Subdivision within the city shall be connected to and utilize
an approved water supply and disposal system. Connection with the
city’s sanitary sewer system shall be required.
(1) The owner shall pay all costs attributable to the installation of
water and sewer facilities as needed to fulfill the basic requirements
of the city for service within the subdivision.
(2) All subdivision extensions shall be covered by a written and executed
agreement in a form prepared or approved by the city attorney which
clearly defines the scope and details of the proposed extension and
particularly regulations of the city and to deliver to the city clear
and unencumbered title to all the proposed improvements at the time
of acceptance by the city, which must be prior to commencing service.
(2005 Code, sec. 16.1.70)
Where extensions of water and sanitary sewer systems are required
to serve property which is to be subdivided or platted for development
by an owner, water and sanitary sewer facilities shall be extended
to such properties on the following basis:
(1) Plan to be approved.
(A) It shall be unlawful for any person to provide water and/or sewerage
service to any lot, or plot of land, tract or any part thereof unless
and until a plat of such lot or tract of land has conformed to the
platting requirements of the city, and has been approved and filed
for record with Tarrant County.
(B) Concurrently with the submittal of a preliminary plat, plat revision
or plat showing, the owner of the tract or subdivision shall submit
to the city engineer, for his approval, a map or plat showing the
location of water and sanitary sewer mains which will be required
to ensure adequate service and fire protection for lots specified
in such proposed plat.
(C) At the request of the city engineer, the owner of the land being
platted shall submit a layout showing the proposed location of water
meters to ensure adequate access is available for reading and maintaining
such prior to the filing of a final plat of record with Tarrant County.

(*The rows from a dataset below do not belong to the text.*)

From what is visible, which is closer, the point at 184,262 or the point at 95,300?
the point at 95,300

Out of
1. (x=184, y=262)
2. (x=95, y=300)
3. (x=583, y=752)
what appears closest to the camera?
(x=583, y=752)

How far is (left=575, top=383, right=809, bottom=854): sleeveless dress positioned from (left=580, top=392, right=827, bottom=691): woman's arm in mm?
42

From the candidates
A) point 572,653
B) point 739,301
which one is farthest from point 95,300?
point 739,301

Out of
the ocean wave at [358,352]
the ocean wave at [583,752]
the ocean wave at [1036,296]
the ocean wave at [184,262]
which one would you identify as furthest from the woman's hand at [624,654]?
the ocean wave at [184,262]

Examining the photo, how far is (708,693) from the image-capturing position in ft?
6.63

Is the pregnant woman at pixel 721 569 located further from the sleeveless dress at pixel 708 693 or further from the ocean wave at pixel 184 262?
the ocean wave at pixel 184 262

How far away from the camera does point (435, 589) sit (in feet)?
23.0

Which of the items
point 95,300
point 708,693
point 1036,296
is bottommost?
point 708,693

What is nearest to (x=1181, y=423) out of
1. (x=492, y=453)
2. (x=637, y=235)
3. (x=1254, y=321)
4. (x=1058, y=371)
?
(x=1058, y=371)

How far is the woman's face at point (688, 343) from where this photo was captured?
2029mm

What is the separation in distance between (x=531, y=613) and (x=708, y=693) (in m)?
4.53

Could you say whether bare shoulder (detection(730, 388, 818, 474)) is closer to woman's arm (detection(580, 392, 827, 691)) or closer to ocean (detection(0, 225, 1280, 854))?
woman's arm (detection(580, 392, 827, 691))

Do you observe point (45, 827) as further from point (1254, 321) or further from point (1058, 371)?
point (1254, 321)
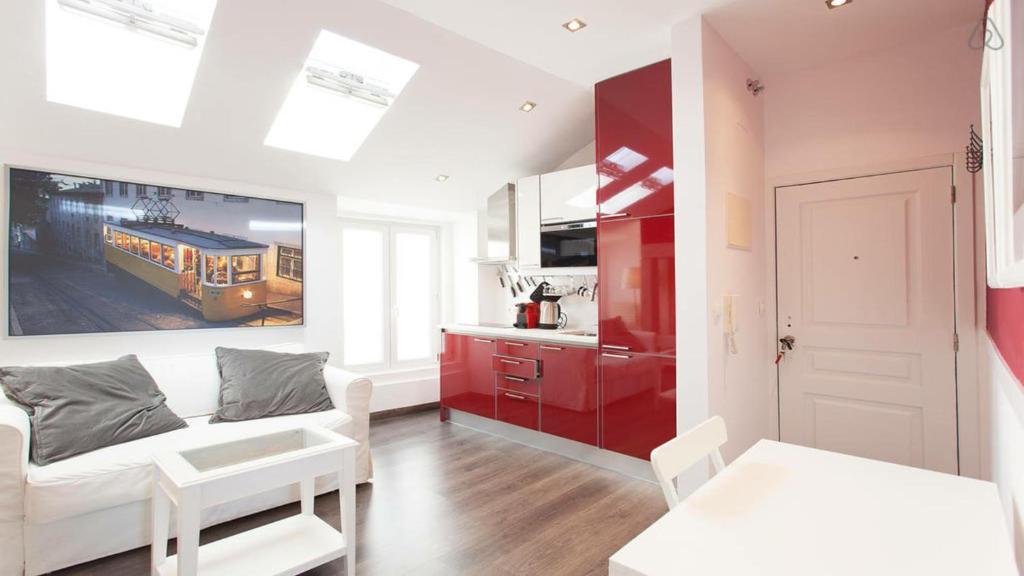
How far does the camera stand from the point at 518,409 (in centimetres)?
372

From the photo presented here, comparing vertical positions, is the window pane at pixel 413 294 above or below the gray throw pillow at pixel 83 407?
above

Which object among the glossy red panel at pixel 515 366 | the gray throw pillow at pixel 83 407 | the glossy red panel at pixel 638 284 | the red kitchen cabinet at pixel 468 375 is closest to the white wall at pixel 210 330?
the gray throw pillow at pixel 83 407

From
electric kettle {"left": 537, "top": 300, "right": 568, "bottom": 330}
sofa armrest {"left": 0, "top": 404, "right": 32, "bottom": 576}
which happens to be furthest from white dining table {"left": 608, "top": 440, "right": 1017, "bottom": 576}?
electric kettle {"left": 537, "top": 300, "right": 568, "bottom": 330}

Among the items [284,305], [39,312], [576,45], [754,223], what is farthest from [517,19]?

(2) Extensions within property to be developed.
Owners of
such property will defray the entire cost of water and sanitary sewer
systems within their subdivision. Should a lift station and/or force
main be required to utilize a provided off-site service location,
such lift station and/or force main shall be installed at the owner’s
cost.
(3) Off-site extensions.
Where water and/or sanitary sewer
facilities are not available to a tract to be developed, the owner
will pay for such facilities to the subdivision property line. Acquisition
of the required off-site easements shall be paid by the owner.
(4) Fire protection.
In residentially zoned districts, approved
fire hydrants shall be spaced so that all portions or [of] proposed
lots are within five hundred feet (500') of a proposed fire hydrant,
based on actual laying length of fire hose. In all other zoning districts,
this distance shall be reduced to three hundred feet (300'). Fire
hydrants shall also be placed at the end of every cul-de-sac. All
site-related water mains shall be not less than 8 inches inside diameter;
provided, that a 6-inch water main may be approved only when: (i)
it is a single fire hydrant lead or dead-end branch less than 500
feet long; or, (ii) it is connected at each end to an 8-inch or larger
looped pipe and is located within 450 feet of another 8-inch or larger
looped parallel main.
(5) Impact fee offsets and/or credits for off-site extensions, on-site and off-site oversizing of water or sewer lines, will be determined and applied in accordance with section
10.03.011 in article
10.03 of this code.
(2005 Code, sec. 16.1.71)
(a) When an existing site-related water or sanitary sewer main lies in
a street, alley or easement in or adjacent to an area or tract of
land to be subdivided, the owner shall pay to the city the applicable
pro rata charge for the water main and sanitary sewer main before
extensions from or connections to such line or lines are made.
(b) When the subdivision is to be served by an existing site-related
lift station lift station [sic], the owner shall pay his pro rata
cost of that station.
(c) Treatment plants and lift stations on public property.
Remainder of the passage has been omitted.